**Extracted entries:**

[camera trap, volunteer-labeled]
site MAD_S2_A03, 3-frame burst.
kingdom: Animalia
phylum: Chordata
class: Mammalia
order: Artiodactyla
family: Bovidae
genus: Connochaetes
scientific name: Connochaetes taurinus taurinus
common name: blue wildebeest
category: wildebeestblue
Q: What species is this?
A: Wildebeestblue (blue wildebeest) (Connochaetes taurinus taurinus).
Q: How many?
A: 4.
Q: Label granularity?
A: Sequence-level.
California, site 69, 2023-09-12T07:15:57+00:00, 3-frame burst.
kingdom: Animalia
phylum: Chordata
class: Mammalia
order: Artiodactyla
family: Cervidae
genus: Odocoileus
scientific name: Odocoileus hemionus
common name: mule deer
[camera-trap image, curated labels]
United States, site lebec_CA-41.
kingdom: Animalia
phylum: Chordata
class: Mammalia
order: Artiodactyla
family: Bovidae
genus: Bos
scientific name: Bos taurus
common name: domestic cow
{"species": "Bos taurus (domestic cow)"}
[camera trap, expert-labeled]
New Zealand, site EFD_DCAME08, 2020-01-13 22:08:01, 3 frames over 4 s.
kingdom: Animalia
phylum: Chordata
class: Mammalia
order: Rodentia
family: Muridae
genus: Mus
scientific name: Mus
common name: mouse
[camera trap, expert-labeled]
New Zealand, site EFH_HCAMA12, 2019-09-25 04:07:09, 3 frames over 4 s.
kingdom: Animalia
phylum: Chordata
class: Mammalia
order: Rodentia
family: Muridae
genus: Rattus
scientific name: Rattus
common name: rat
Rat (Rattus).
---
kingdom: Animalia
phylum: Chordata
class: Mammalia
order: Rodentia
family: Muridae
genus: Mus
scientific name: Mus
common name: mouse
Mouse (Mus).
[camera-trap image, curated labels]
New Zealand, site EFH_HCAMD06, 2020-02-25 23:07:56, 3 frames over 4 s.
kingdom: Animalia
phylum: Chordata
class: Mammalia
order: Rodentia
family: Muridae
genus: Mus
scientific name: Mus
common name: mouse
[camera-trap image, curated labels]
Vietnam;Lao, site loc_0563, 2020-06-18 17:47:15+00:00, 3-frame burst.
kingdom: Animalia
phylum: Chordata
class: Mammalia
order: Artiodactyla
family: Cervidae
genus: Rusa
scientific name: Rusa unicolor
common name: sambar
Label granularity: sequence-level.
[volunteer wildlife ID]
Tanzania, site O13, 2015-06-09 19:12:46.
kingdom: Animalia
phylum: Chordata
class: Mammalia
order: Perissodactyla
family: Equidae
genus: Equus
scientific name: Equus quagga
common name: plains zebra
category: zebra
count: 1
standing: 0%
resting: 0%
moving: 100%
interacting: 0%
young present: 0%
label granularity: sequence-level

**Your assignment:**
Line for line, set down the listing above again.

**Written reply:**
[camera trap, volunteer-labeled]
site MAD_S2_A03, 3-frame burst.
kingdom: Animalia
phylum: Chordata
class: Mammalia
order: Artiodactyla
family: Bovidae
genus: Connochaetes
scientific name: Connochaetes taurinus taurinus
common name: blue wildebeest
category: wildebeestblue
Q: What species is this?
A: Wildebeestblue (blue wildebeest) (Connochaetes taurinus taurinus).
Q: How many?
A: 4.
Q: Label granularity?
A: Sequence-level.
California, site 69, 2023-09-12T07:15:57+00:00, 3-frame burst.
kingdom: Animalia
phylum: Chordata
class: Mammalia
order: Artiodactyla
family: Cervidae
genus: Odocoileus
scientific name: Odocoileus hemionus
common name: mule deer
[camera-trap image, curated labels]
United States, site lebec_CA-41.
kingdom: Animalia
phylum: Chordata
class: Mammalia
order: Artiodactyla
family: Bovidae
genus: Bos
scientific name: Bos taurus
common name: domestic cow
{"species": "Bos taurus (domestic cow)"}
[camera trap, expert-labeled]
New Zealand, site EFD_DCAME08, 2020-01-13 22:08:01, 3 frames over 4 s.
kingdom: Animalia
phylum: Chordata
class: Mammalia
order: Rodentia
family: Muridae
genus: Mus
scientific name: Mus
common name: mouse
[camera trap, expert-labeled]
New Zealand, site EFH_HCAMA12, 2019-09-25 04:07:09, 3 frames over 4 s.
kingdom: Animalia
phylum: Chordata
class: Mammalia
order: Rodentia
family: Muridae
genus: Rattus
scientific name: Rattus
common name: rat
Rat (Rattus).
---
kingdom: Animalia
phylum: Chordata
class: Mammalia
order: Rodentia
family: Muridae
genus: Mus
scientific name: Mus
common name: mouse
Mouse (Mus).
[camera-trap image, curated labels]
New Zealand, site EFH_HCAMD06, 2020-02-25 23:07:56, 3 frames over 4 s.
kingdom: Animalia
phylum: Chordata
class: Mammalia
order: Rodentia
family: Muridae
genus: Mus
scientific name: Mus
common name: mouse
[camera-trap image, curated labels]
Vietnam;Lao, site loc_0563, 2020-06-18 17:47:15+00:00, 3-frame burst.
kingdom: Animalia
phylum: Chordata
class: Mammalia
order: Artiodactyla
family: Cervidae
genus: Rusa
scientific name: Rusa unicolor
common name: sambar
Label granularity: sequence-level.
[volunteer wildlife ID]
Tanzania, site O13, 2015-06-09 19:12:46.
kingdom: Animalia
phylum: Chordata
class: Mammalia
order: Perissodactyla
family: Equidae
genus: Equus
scientific name: Equus quagga
common name: plains zebra
category: zebra
count: 1
standing: 0%
resting: 0%
moving: 100%
interacting: 0%
young present: 0%
label granularity: sequence-level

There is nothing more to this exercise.